Where does the comparison fail?

Consider:

Police say 26-year-old Enrique Gonzalez held the boy while another gang member tattooed his right hip. …

Gonzalez has been booked into the Fresno County Jail on suspicion of child abuse, mayhem, false imprisonment and a host of crimes with gang enhancements.

The (alleged) actions of the father are wrong, a conclusion virtually everyone will agree upon. Society is correct in prosecuting this as child abuse.

Yet, society’s laws also allege that parents have an unquestionable right to circumcise their (male) children – a permanent change to the child’s body – based only on a parental conclusion that some social benefit might exist for the child. We are not to judge those family decisions (on boys only, remember) made for subjective reasons.

Joel Stein satirized this mentality in a recent issue of Time when he wrote that “circumcision is something the U.S. does and Europe doesn’t and is therefore awesome.” Stein used this as a tongue-in-cheek way to introduce his skepticism on the issue. It wasn’t funny because he recognized the violation of circumcision and still forced it on his son, but the attempt at humor was obvious. Someone like Dr. Edgar Schoen uses this same faux-patriotism in his books as an excuse to continue parental choice on infant male circumcision for social reasons without noticing the absurdity of this forced inclusion. The law sides with Schoen’s stupidity on infant male¹ circumcision, which raises the question: How is tattooing a child any different than forcing unnecessary surgery on him?

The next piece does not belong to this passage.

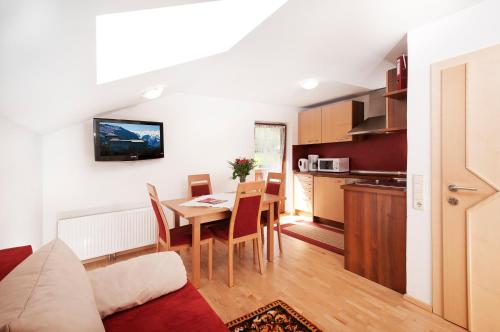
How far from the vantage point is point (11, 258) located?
1.21 metres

The law permits parents to have no reason, but “like father, like son” is among the non-medical excuses most commonly provided. The medical community pushes this and few question it. Presumably the child in the news story above would’ve experienced greater acceptance and status among his father’s peer group² by having the tattoo. Why is one ethical framework applicable in one scenario and inapplicable in an analogous scenario, if not to cherry-pick for outcome? Because one violation is uncommon and the other is practiced more than one million times each year? Because one leaves a mark accepted by most while the other leaves a mark shunned by most? I’m curious to know because the answer isn’t logical.

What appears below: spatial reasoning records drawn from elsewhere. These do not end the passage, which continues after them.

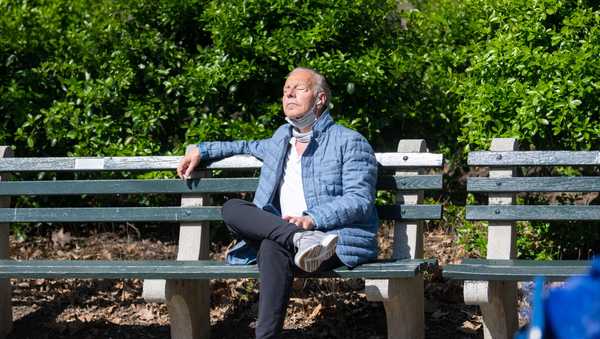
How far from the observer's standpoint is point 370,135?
21.1ft

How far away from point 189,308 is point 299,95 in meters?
1.20

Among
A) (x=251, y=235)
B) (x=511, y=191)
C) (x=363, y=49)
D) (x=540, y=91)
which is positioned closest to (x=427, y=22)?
(x=363, y=49)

None of these possible exemptions satisfies the primary ethical flaw in either violation. The act is forced upon the child without his consent. Necessity requires an acceptance of limited proxy parental consent for infant male circumcision that does not exist for tattooing because the probability of a medical need for circumcision is not equal to zero. But when the surgery is unnecessary to the child’s health, circumcision is the same violation, a permanent change to the child’s body without his consent. The disparity in protecting the rights of children is obvious and inexcusable.

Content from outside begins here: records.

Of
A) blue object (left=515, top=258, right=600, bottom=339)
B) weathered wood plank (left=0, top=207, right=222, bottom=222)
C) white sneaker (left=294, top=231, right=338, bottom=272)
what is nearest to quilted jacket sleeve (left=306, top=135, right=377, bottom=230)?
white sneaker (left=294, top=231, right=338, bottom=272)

¹ The law explicitly forbids this nonsense for female genital cutting, which is informative and worth exploring until the law changes. But it is beyond the scope necessary for this blog entry.

² It’s also possible to make a reasonable comparison here to the locker room theory used to justify circumcising male children.

2 thoughts on “Where does the comparison fail?”

  1. What’s interesting as well is many parents who are otherwise pro circ do not think it is ethical to circumcise an older boy against his will (I’m referring to the Misha case.)
    If it’s accepted that parents have the right to circumcise an infant if they see it as in their best interests, what is the difference, ethically, between doing it on a non consenting 13 year old, and doing it on a baby?

  2. That’s an excellent comparison. I’ve made that point in the past because it’s a logical walk from whatever someone thinks is unacceptable (age n) to what they find acceptable (infancy). There is no obvious break to distinguish it, so the conversation usually ends with avoidance.